Receptor-mediated methylprednisolone pharmacodynamics in rats: Steroid-induced receptor down-regulation

Several approaches to receptor down-regulation were examined to extend previous receptor/ genemediated pharmacokinetic/dynamic models of corticosteroids. Down-regulation of the glucocorticoid receptor was considered as an instantaneous event or as a gradual steroid-receptor-mediated process. Concentrations of plasma methylprednisolone, free hepatic cytosolic receptors, and the activity of hepatic tyrosine aminotransferase (TAT) enzyme were measured for 16 hr following administration of 0, 10, and 50 mg/kg methylprednisolone sodium succinate to 93 adrenalectomized rats. Receptor down-regulation was best described by a fractional decrement in the rate of return of free cytosolic glucocorticoid receptor. Predicted values for free receptor, bound receptor, nuclear bound receptor, and transfer compartments were in accord with the expected rank order values based on the high and low steroid doses. Model parameter estimates were independent of dose and described the rapid depletion of free cytosolic receptor, latephase return of cytosolic receptor to a new baseline level that was 20-40% lower than control, and the TAT induction/dissipation pattern following steroid dosing.
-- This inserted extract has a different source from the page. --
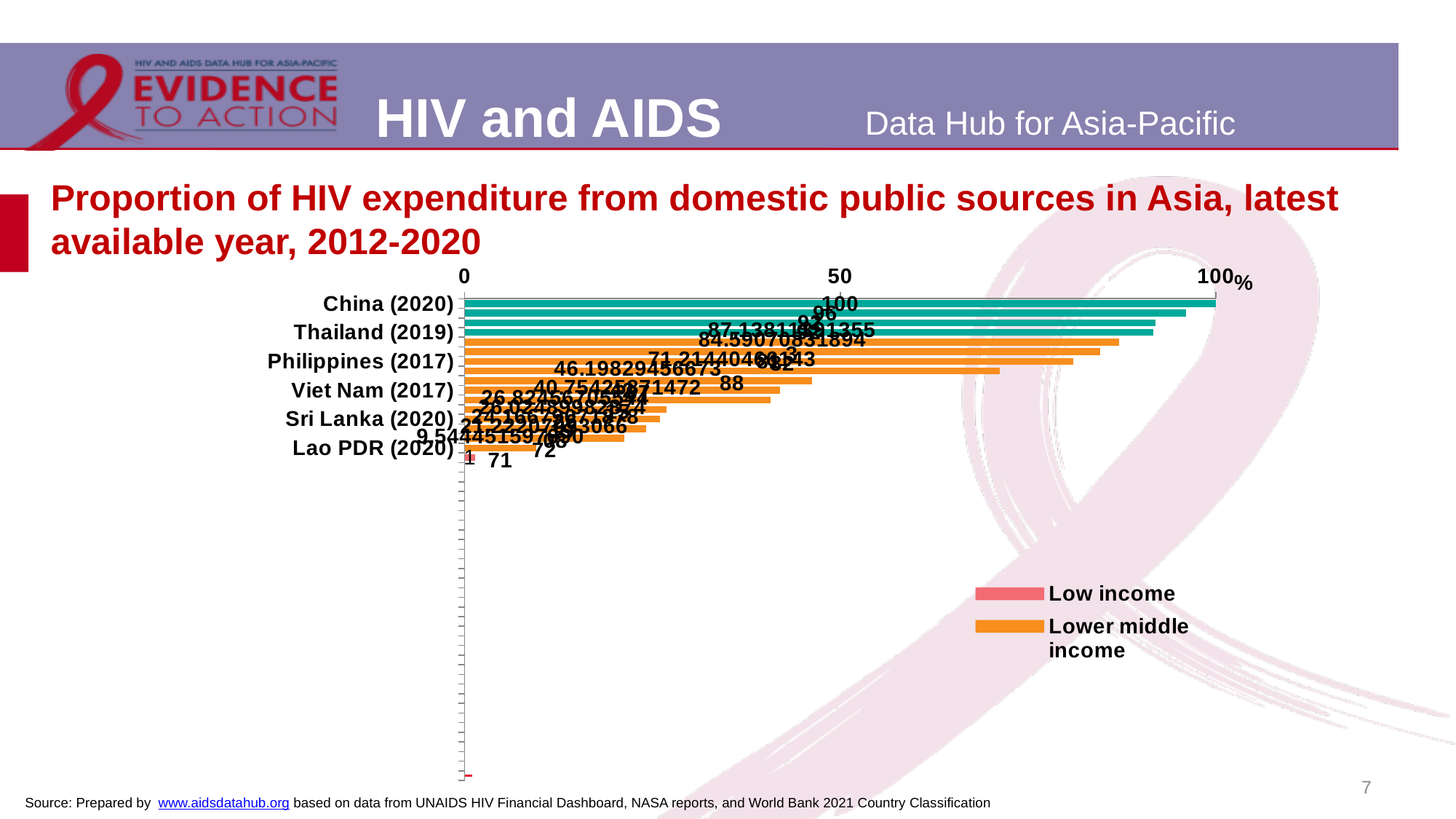
What is the value for China (2020)? 100 What colour does the legend use for the Lower middle income series? orange Is the value for Philippines (2017) greater or less than 50? greater Which is larger, the value for Thailand (2019) or the value for Sri Lanka (2020)? Thailand (2019) Is the value for Sri Lanka (2020) greater or less than 50? less Is the value for Thailand (2019) greater or less than 50? greater How many series does the legend list? 2 Which country has the highest proportion of HIV expenditure from domestic public sources? China (2020) Do the bar values increase or decrease going from the top of the chart to the bottom? decrease What kind of chart is shown on the slide? bar chart Which is larger, the value for China (2020) or the value for Lao PDR (2020)? China (2020)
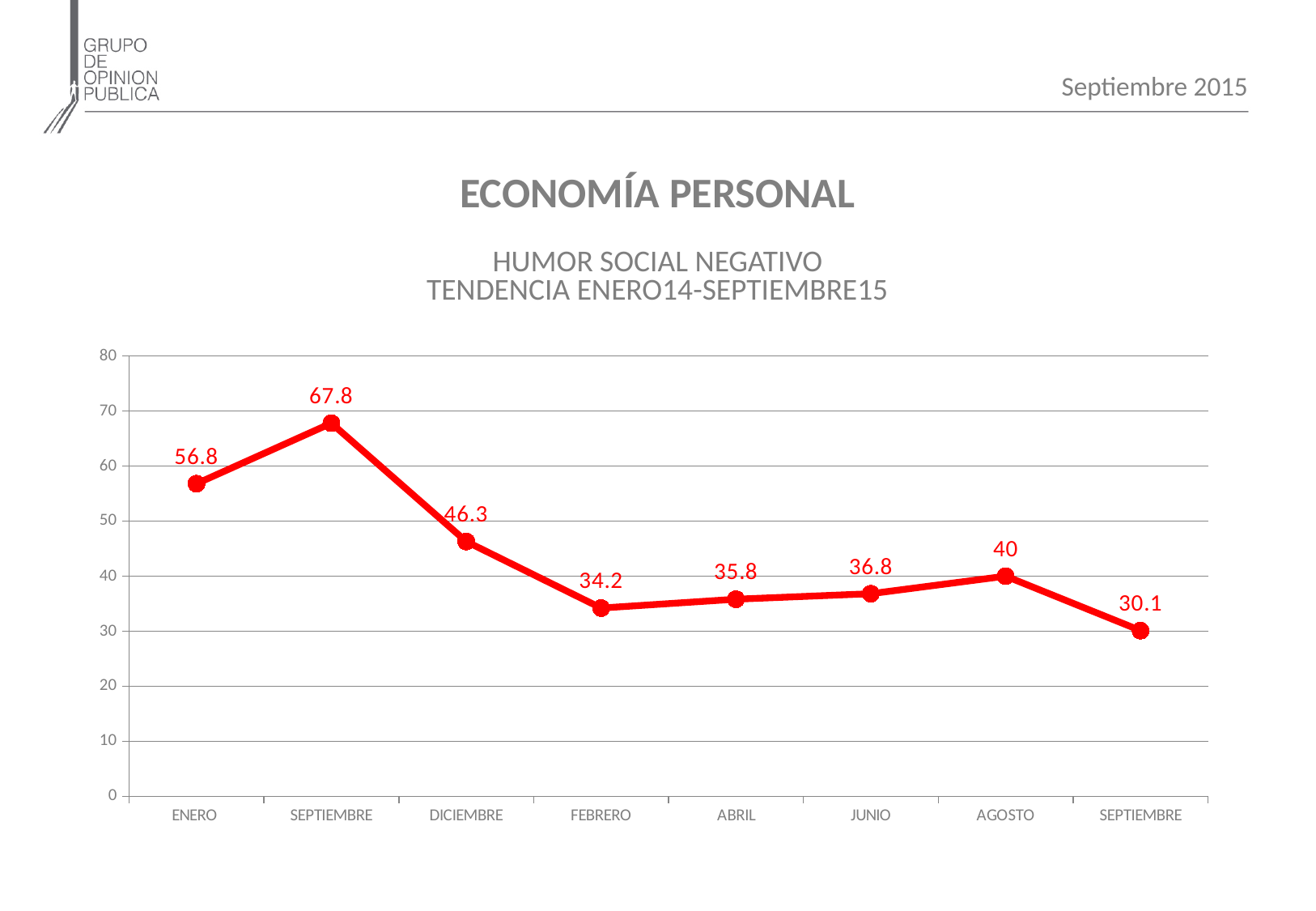
What is the difference between the AGOSTO value and the last SEPTIEMBRE value? 9.9 Which category has the lowest value? SEPTIEMBRE (30.1) What kind of chart is shown on the slide? line chart What is the difference between the first SEPTIEMBRE value and the ENERO value? 11 What is the value for AGOSTO? 40 Which is larger, the value for FEBRERO or the value for JUNIO? JUNIO What is the value for DICIEMBRE? 46.3 Which category has the highest value? SEPTIEMBRE (67.8) Is the value for DICIEMBRE greater or less than 50? less How many data points are plotted on the chart? 8 What is the value for ENERO? 56.8 Do the values rise or fall from FEBRERO to AGOSTO? rise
The microscopic association and dissociation constants describing the steroidreceptor interaction were 0.23 L/nmole per hr (k_on and 4.74 hr^-1 (k_off) for methylprednisolone compared to previously obtained values of 0.20 L/nmole per hr and 15.7 hr^-1 for the related steroid prednisolone. The time course of TAT induction was similar to that observed previously for prednisolone. Efficiency of TAT induction was more closely related to steroid receptor occupancy than plasma methylprednisolone concentrations due to receptor saturability and receptor recycling.